The more common side effects of REVIA are:
- Nausea, vomiting, diarrhoea, constipation, stomach pain or cramps
- Headache, dizziness, nervousness
- Joint and muscle pain
- Tiredness, feeling anxious or irritable, difficulty sleeping, feeling down, chills, increased energy
- Thirsty, loss of appetite
- Delayed ejaculation, decreased potency
Chest pain, euphoria and increased sweating have also been reported since marketing REVIA.
Tell your doctor immediately if you notice any of the following:
- If you have stomach pain lasting more than a few days, light coloured bowel movements, dark urine, or yellowing of your eyes,
you should stop taking REVIA immediately and see your doctor as soon as possible.
These side effects may indicate a serious medical condition and you may need urgent medical attention or hospitalisation.
Tell your doctor immediately, or go to accident and emergency at your nearest hospital if you notice any of the following:
- swelling to the face, lips, tongue or throat which may cause difficulty in swallowing or breathing
- severe and sudden onset of pinkish, itchy swelling of the skin
- gastrointestinal bleeding (blood in your stool)

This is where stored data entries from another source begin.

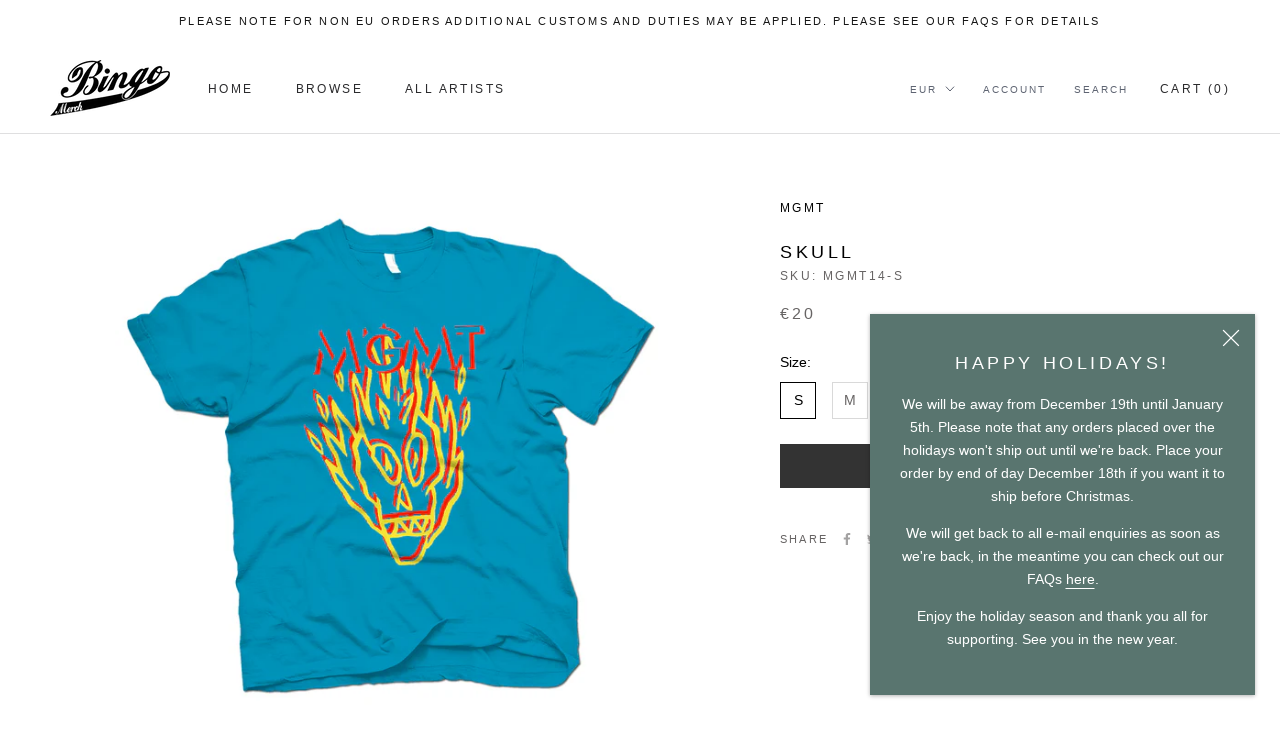

--- FILE ---
content_type: text/html;charset=UTF-8
request_url: https://www.mlveda.com/ShopifyApps/GeoShippingBar/getcountrydetails
body_size: 211
content:
{"style":{"color":"rgb(0, 0, 0)","textsize":"12","background":"rgb(255, 255, 255)","fontfamily":"Lato","storename":"bingomerch.myshopify.com","msgafterseconds":"1","msgdisplaytime":"100","effecttype":"normal"}}


--- FILE ---
content_type: text/javascript
request_url: https://shop.bingomerch.com/cdn/shop/t/17/assets/custom.js?v=8814717088703906631571758710
body_size: -531
content:
//# sourceMappingURL=/cdn/shop/t/17/assets/custom.js.map?v=8814717088703906631571758710
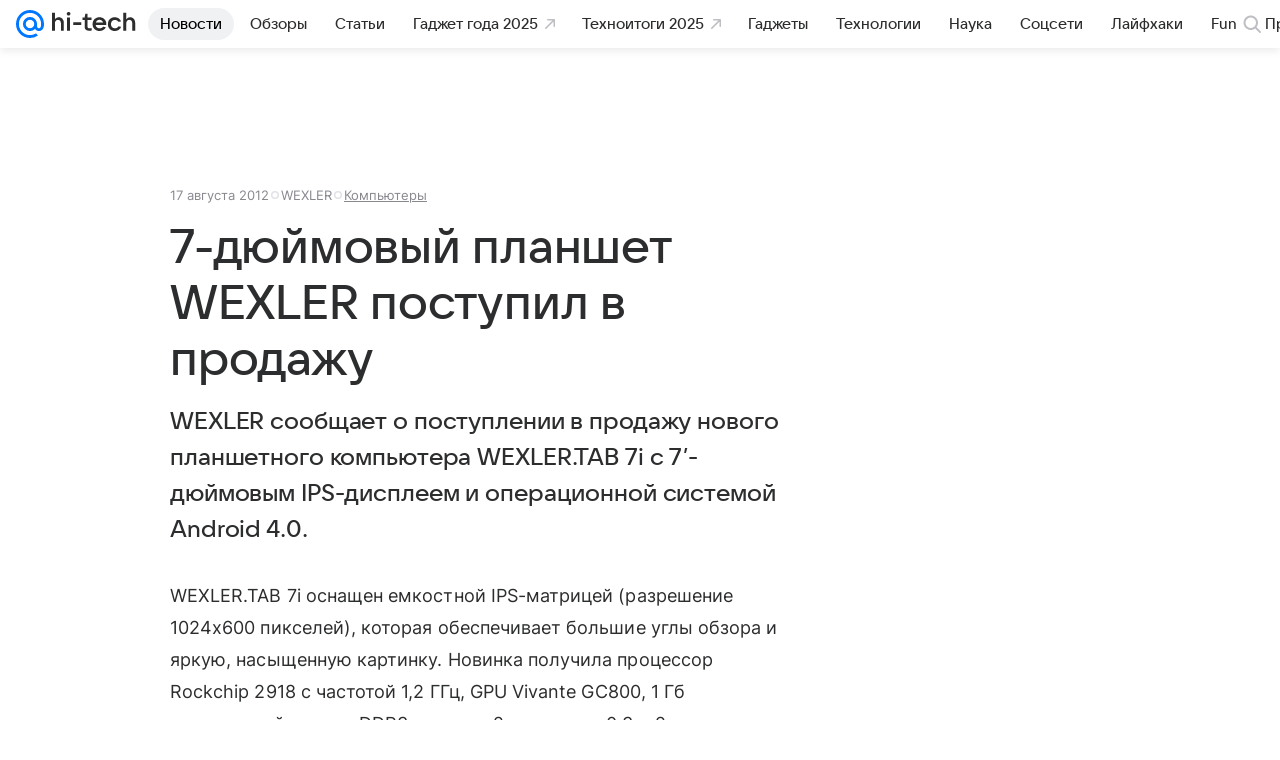

--- FILE ---
content_type: text/plain; charset=utf-8
request_url: https://media-stat.mail.ru/metrics/1.0/
body_size: 657
content:
eyJhbGciOiJkaXIiLCJjdHkiOiJKV1QiLCJlbmMiOiJBMjU2R0NNIiwidHlwIjoiSldUIn0..x4h0_BjQ-0CshLF1.[base64].HOOITZxWWWq7sp1CAHnEJg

REVIA may affect your ability to drive or operate machinery. Be careful driving or operating machinery until you know how
REVIA affects you. If you drink alcohol while you are taking REVIA, your blood alcohol level increases in the same way just
as it would if you are not taking REVIA. As this level rises, you can become physically and mentally impaired. The use of
REVIA will not change this.
Other side effects not listed above may also occur in some patients. Tell your doctor if you notice anything else that is
making you feel unwell.
REVIA tablets are pale yellow, film-coated and capsule shaped. They are marked with "R11" on one side. The other side is marked
with a line and "50".
REVIA tablets are available in packs containing 30 tablets.
Each REVIA tablet contains 50 mg of naltrexone hydrochloride as the active ingredient. It also contains the following inactive
ingredients: lactose, microcrystalline cellulose, crospovidone, silicon dioxide, magnesium stearate, and pale yellow Opadry
- Keep your tablets in the pack until it is time to take them. If you take the tablets out of the bottle or blister pack they
may not keep well.
- Keep the pack in a cool dry place where the temperature stays below 25°C.
- Do not store REVIA or any other medicine in the bathroom or near a sink.
- Do not leave it in the car on hot days. Heat and dampness can destroy some medicines.
- Keep it where children cannot reach it. A locked cupboard at least one-and-a-half metres above the ground is a good place
to store medicines.
Return any unused medicine to your pharmacist.